*Problems to work on*.
**a.** In the text on medicinal cannabis research, list every kind of material that Project #1 says it may investigate.
**b.** Proceed with the text on medicinal cannabis research, picking up after its final sentence.

*Study text*.
──────────────────────────────
Keywords: maintenance, obsolesence, formats, care, temporality, futures

 

Controversial Healing (2 projects)

Affiliated Researchers : Katrine Meldgaard Kjær

Background information: 01.01.18 marked the beginning of a four-year trial period for making medicinal cannabis available to selected patient groups. The trial period comes after what politicians have called a “push from the people” – and a corresponding critique from medical establishments about the validity of this push as well as of medicinal cannabis as medication. The research project uses digital methods to examine the relationship between the digital and this “public push” for medicinal cannabis. How is medicinal cannabis imagined, represented, mobilized around and engaged with on digital and social media? And how can digital archives shed light on controversial health debates, issues and initiatives such as medicinal cannabis? Read more here

Project #1: Representations of medicinal cannabis on twitter and Instagram

This research project will investigate how the topic of medicinal cannabis has been discussed, represented and imagined on either twitter, Instagram or both platforms. The project can draw on a TCAT that has run since 02/19, and may collect and create an additional dataset from Instagram. The platforms may be analyzed individually or comparatively. The researcher may draw on any methodological or analytical approaches they find relevant and interesting, and the project may include investigations of text, pictures, network, connections, audio, etc. etc. etc. As long as the project revolves around the representation of and interaction with the topic of medicinal cannabis, creative freedom is encouraged!
──────────────────────────────
*Material provided*.
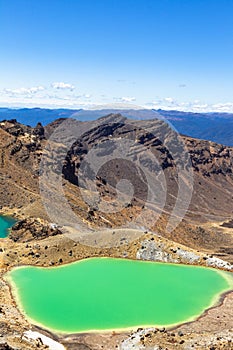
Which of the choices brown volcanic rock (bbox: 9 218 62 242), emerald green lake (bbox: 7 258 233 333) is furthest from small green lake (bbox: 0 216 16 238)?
emerald green lake (bbox: 7 258 233 333)

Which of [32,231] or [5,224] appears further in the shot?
[5,224]

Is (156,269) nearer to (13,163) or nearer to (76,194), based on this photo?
(76,194)

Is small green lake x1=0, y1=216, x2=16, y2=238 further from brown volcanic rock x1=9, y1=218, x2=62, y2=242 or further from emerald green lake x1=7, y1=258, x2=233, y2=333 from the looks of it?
emerald green lake x1=7, y1=258, x2=233, y2=333

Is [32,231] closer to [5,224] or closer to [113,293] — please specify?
[5,224]

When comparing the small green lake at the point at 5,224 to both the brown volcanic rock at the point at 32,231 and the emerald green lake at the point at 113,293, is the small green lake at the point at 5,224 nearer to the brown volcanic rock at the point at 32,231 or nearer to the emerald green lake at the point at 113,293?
the brown volcanic rock at the point at 32,231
──────────────────────────────
*Responses to the tasks*.
**a.** text, pictures, network, connections, audio

**b.**
Project #2 Digital methods and unruly, broken data

This research project will investigate the ways in which “broken” and “unruly” data underpin digital methods research. That is, it will focus on how data here (and elsewhere) is never neutral, complete nor ‘objective’, but is on the contrary fundamentally impacted by institutional, economic and technological structures. The project will consider the ways in which these structures impact and shape the availability and quality of the kinds of data digital methods research can and may work with, and the implications of this impact. The project may take it’s point of departure in a specific, already collected (broken and unruly) dataset on medicinal cannabis from Twitter, or may be of a more theoretical nature.

 

Materialities of Computation

Affiliated Researchers : Marisa Cohn, Esther Fritsch, James Maguire

Computation may seem to be composed of abstractions and algorithms, but recent research has focused on its materialities: the forms that computation takes – from databases to IoT devices – as well as the infrastructures – undersea cables, data centers, and services – that sustain computing and make it possible.

Taking a lens of materiality on computing enables us to consider computation as an accomplishment that requires many kinds of artifacts from notes on a whiteboard, to software architecture diagrams, to wires, storage devices, micro-controllers and censors. This research area takes up the concern of how computational methods become materialized in different projects. In particular we are interested in considering how data might be generated through an approach that takes this material embodiment of computation seriously.

  • What are the material forms of computation and how do we study them?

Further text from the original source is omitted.